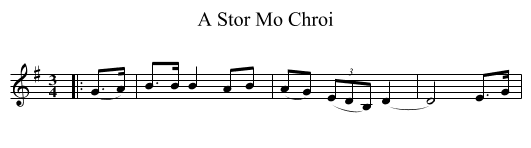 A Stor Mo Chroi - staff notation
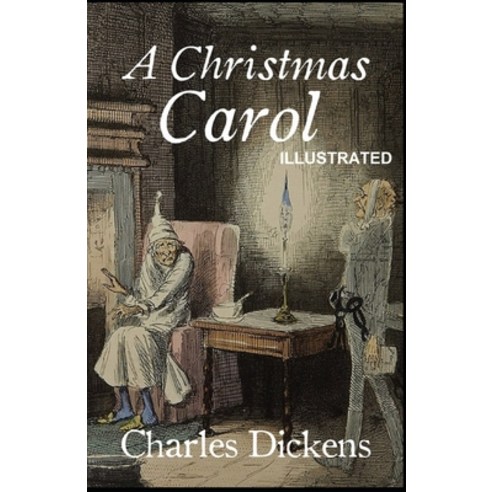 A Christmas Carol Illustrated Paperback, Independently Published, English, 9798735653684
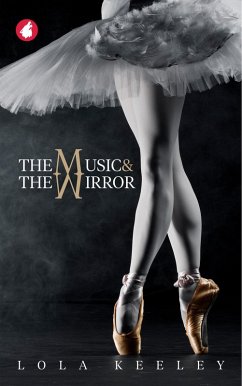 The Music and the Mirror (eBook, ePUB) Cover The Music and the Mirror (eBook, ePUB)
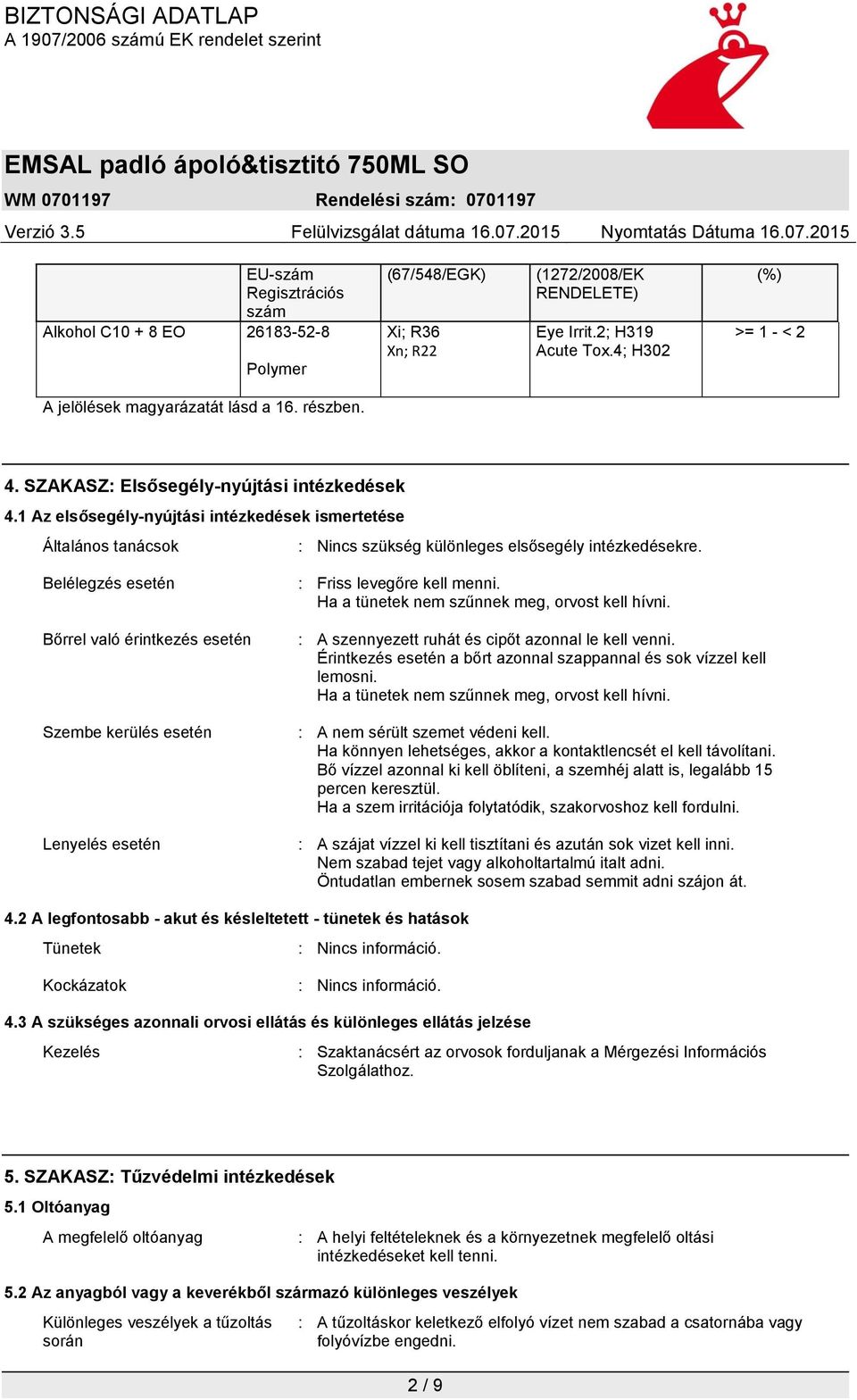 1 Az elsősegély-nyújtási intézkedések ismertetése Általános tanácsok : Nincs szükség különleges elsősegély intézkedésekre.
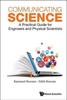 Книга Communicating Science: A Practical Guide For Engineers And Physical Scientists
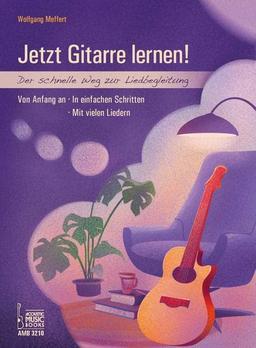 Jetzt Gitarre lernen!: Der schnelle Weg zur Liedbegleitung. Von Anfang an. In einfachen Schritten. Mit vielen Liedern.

YOUR ASSIGNMENT> Copy the six lines above word for word, leaving out the pictures.

SOLUTION FOR THIS TASK>
 A Stor Mo Chroi - staff notation
 A Christmas Carol Illustrated Paperback, Independently Published, English, 9798735653684
 The Music and the Mirror (eBook, ePUB) Cover The Music and the Mirror (eBook, ePUB)
 1 Az elsősegély-nyújtási intézkedések ismertetése Általános tanácsok : Nincs szükség különleges elsősegély intézkedésekre.
 Книга Communicating Science: A Practical Guide For Engineers And Physical Scientists
 Jetzt Gitarre lernen!: Der schnelle Weg zur Liedbegleitung. Von Anfang an. In einfachen Schritten. Mit vielen Liedern.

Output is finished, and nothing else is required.